Prognostic Value of Cyclooxygenase-2 Expression in Squamous Cell Carcinoma of the Bladder

Department of Urology, University of Texas Southwestern Medical Center, Dallas, Texas 75390-9110, USA.
The Journal of urology (Impact Factor: 3.75). 03/2011; 185(3):1112-7. DOI: 10.1016/j.juro.2010.10.036
Source: PubMed

ABSTRACT Inflammation is associated with the pathogenesis of carcinoma, including squamous cell carcinoma of the bladder. Cyclooxygenase-2 is an enzyme that is induced at inflammation sites. We assessed the expression pattern of cyclooxygenase-2 in patients with squamous cell carcinoma of the bladder and determined whether cyclooxygenase-2 expression is associated with clinical outcomes after radical cystectomy.
Immunohistochemical staining for cyclooxygenase-2 was done on archival bladder specimens from 152 patients treated with radical cystectomy for squamous cell carcinoma on the Autostainer (DakoCytomation, Carpinteria, California). Bright field microscopy imaging coupled with advanced color detection software was used. Cyclooxygenase-2 was defined as over expressed when greater than 20% cells were positive. We assessed the relationship of cyclooxygenase-2 expression with pathological parameters and clinical outcome.
The study included 99 male and 53 female patients with a mean age of 52 years who had squamous cell carcinoma, including 80.9% with bilharziasis. Presenting stage was T2 or greater and presenting grade was GII or less in 93.4% of patients. Median followup was 63.2 months. Cyclooxygenase-2 was over expressed in 74 cystectomy specimens (48.7%) and associated with higher pathological stage (p=0.003) and grade (p=0.049). On multivariate Cox proportional hazards regression analysis cyclooxygenase-2 over expression was associated with disease recurrence (p=0.031) and bladder cancer specific mortality (p=0.046).
Cyclooxygenase-2 over expression is associated with pathological stage, grade and worse outcomes after radical cystectomy, suggesting a role in bladder squamous cell carcinoma progression. Our findings support the need for further evaluation of cyclooxygenase-2 and inflammatory signaling pathways, and cyclooxygenase-2 targeted prevention or therapy in patients with bladder squamous cell carcinoma.

* Apply what you read *
[1] Print the stretch of the bladder cancer abstract from "The study included" through "specific mortality (p=0.046).".
[2] In the bladder cancer abstract, what share of cells had to be positive for cyclooxygenase-2 to count as over expressed?
[3] Tell whether each statement agrees with the bladder cancer abstract, answering yes or no and quoting the words that decide it: (a) The study used specimens from 152 patients. (b) Median followup was 52 months. (c) Cyclooxygenase-2 was over expressed in fewer than half of the cystectomy specimens.
The rows after this text aren't needed.

* Listed records *

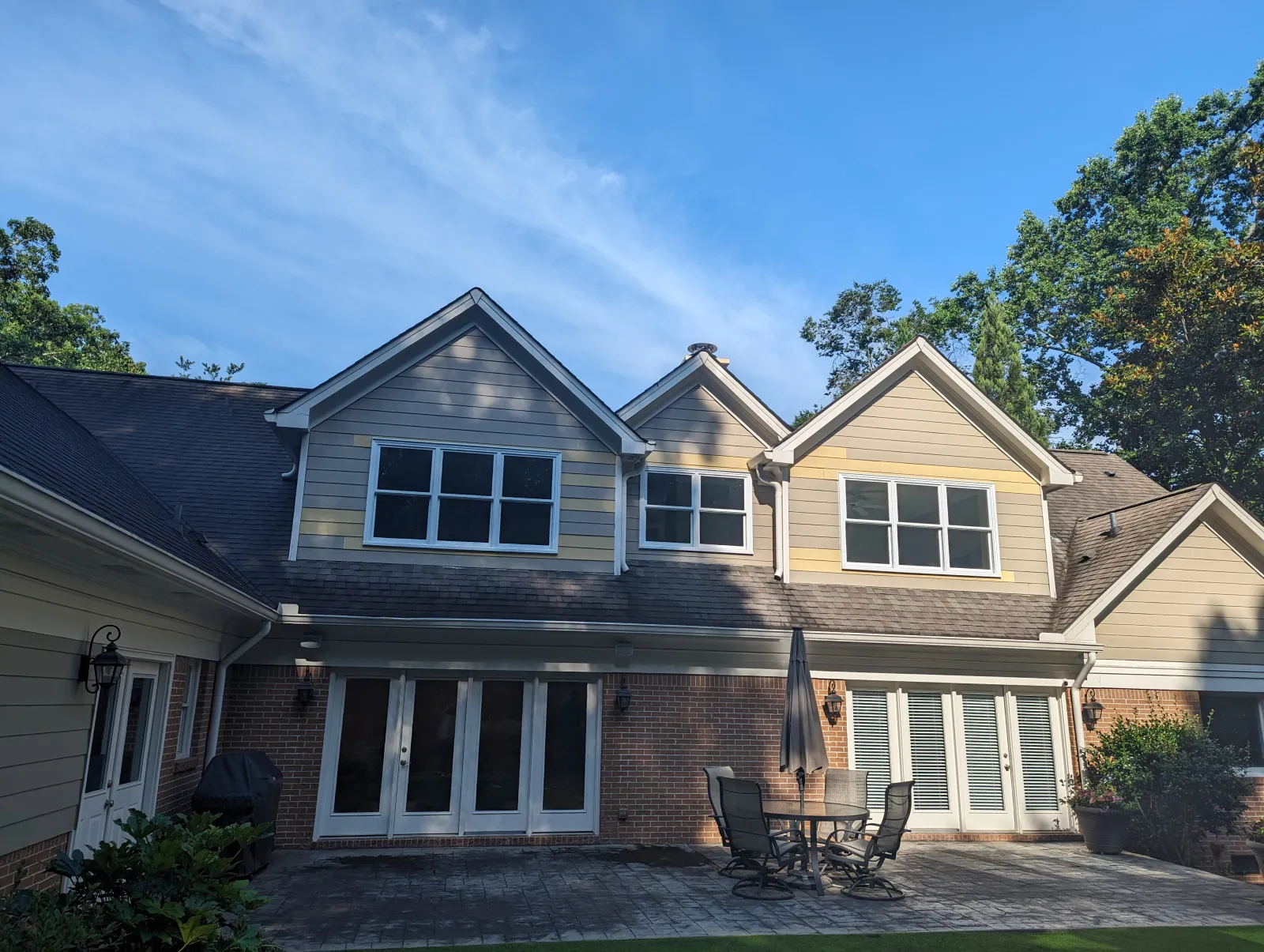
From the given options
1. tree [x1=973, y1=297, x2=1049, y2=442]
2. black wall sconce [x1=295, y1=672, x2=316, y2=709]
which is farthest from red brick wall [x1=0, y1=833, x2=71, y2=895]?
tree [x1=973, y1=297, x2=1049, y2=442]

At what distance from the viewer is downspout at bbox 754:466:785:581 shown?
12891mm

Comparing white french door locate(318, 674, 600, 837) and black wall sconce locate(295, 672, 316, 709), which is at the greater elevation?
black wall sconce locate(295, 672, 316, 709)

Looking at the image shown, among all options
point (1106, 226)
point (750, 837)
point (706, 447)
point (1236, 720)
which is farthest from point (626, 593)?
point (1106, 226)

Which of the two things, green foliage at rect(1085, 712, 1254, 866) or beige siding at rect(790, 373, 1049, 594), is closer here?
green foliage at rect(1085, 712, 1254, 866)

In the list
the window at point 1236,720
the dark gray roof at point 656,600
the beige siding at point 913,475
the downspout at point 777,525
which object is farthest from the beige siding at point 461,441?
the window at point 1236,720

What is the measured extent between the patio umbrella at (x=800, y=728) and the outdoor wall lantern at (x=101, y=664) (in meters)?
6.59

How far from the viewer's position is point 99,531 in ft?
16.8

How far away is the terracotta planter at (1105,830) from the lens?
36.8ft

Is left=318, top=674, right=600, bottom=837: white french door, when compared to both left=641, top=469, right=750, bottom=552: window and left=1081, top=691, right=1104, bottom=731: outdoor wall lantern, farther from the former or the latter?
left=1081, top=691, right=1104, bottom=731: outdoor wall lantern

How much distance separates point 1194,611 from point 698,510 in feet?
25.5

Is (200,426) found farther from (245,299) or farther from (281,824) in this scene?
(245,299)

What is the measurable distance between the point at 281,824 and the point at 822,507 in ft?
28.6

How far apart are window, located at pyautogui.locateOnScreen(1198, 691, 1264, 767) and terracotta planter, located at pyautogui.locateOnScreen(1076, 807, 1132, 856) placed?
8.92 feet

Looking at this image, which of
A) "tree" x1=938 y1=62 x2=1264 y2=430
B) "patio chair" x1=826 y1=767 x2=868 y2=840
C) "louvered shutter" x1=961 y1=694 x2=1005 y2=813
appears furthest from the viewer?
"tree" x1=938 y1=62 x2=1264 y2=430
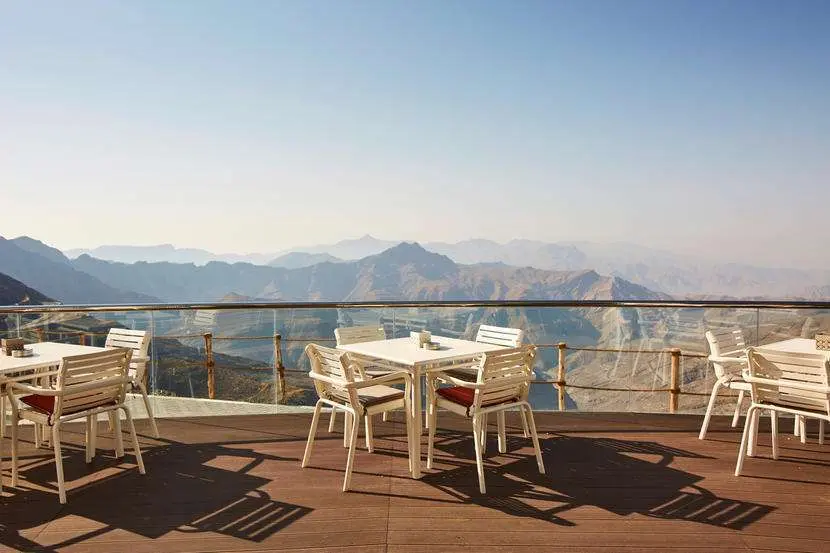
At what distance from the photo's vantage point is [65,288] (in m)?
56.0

* Your written answers *
[1]
The study included 99 male and 53 female patients with a mean age of 52 years who had squamous cell carcinoma, including 80.9% with bilharziasis. Presenting stage was T2 or greater and presenting grade was GII or less in 93.4% of patients. Median followup was 63.2 months. Cyclooxygenase-2 was over expressed in 74 cystectomy specimens (48.7%) and associated with higher pathological stage (p=0.003) and grade (p=0.049). On multivariate Cox proportional hazards regression analysis cyclooxygenase-2 over expression was associated with disease recurrence (p=0.031) and bladder cancer specific mortality (p=0.046).

[2] Greater than 20% of cells.

[3]
(a) Yes: "archival bladder specimens from 152 patients"
(b) No: "Median followup was 63.2 months."
(c) Yes: "Cyclooxygenase-2 was over expressed in 74 cystectomy specimens (48.7%)"